Supplied passage:
The new barn is one of the shorter-term projects URAAC has been discussing at recent meetings.
Without a large amount of funding today from the tax increment financing at the base area, the group has turned its focus on some smaller-scale projects like signage and other aesthetic improvements.
Even though large-scale projects still could be several years away, the group soon will rank and prioritize the bigger projects, some of which could total millions of dollars.
A subcommittee will spend the coming weeks grading a long list of projects that include such things as elevators in Gondola Square to major road improvements.
The scores will be presented to URAAC next month for discussion.
URAAC also spent some time Thursday talking about a concerning situation at the newly daylighted Burgess Creek.
Paul said he was aware of a recent report of a child who received a mild shock while playing in the creek.
The shock has brought some scrutiny on the lights that were installed in the creek.

Aim of the exercise: Resume the report on the URAAC meeting from where it stops. The listing comes from an unrelated source.

The data:
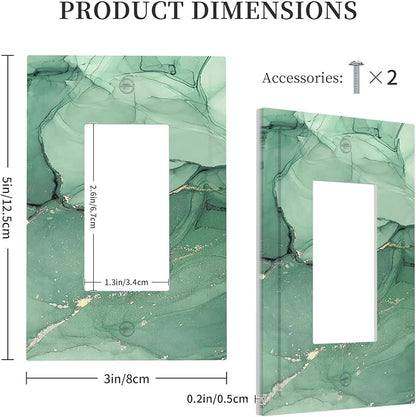Decorative Outlet Covers Simple Green Marble 1 Gang Single Rocker Light Switch Cover Plate Wall Plates GFCI Faceplate for living Room Office Decor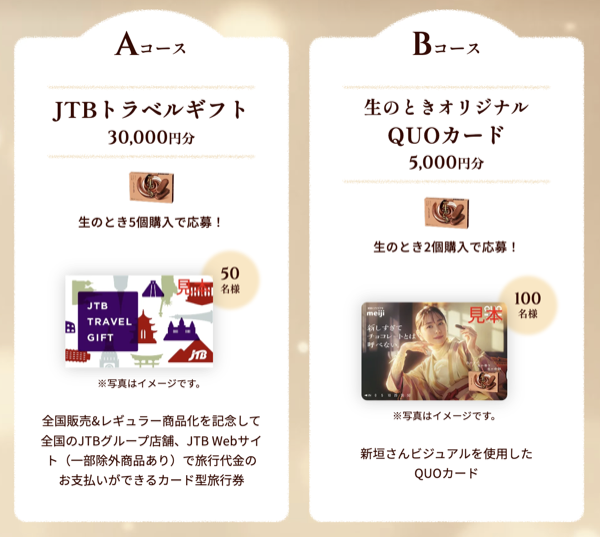 JTBトラベルギフト3万円分、新垣結衣 QUOカード5,000円分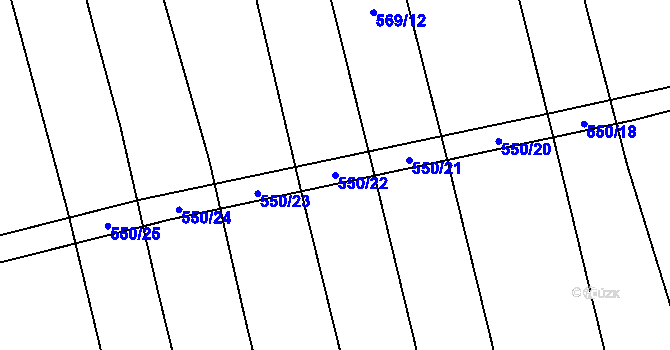 Parcela st. 550/22 v KÚ Ločenice, Katastrální mapa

Output:
Paul speculated the power to some damaged lights was not turned off as ordered and could have led to the shocking incident.
He said the lights run on 12 volts and do not use enough electricity to cause any serious harm.
The lights have been disconnected and power turned off to prevent any future incidents.
The discussion about the electrical issue came as URAAC discussed an ongoing project to install new lights in the creek after the old ones were vandalized.
Several URAAC members wanted to figure out how exactly the incident happened before pursuing new lights.
One of the other significant actions taken at the URAAC meeting was the hiring of Ralph Walton to manage upcoming redevelopment projects.
Walton, the co-founder of Cedar House Partners, served as a senior executive at Crested Butte Mountain Resort from 1993 to 2002.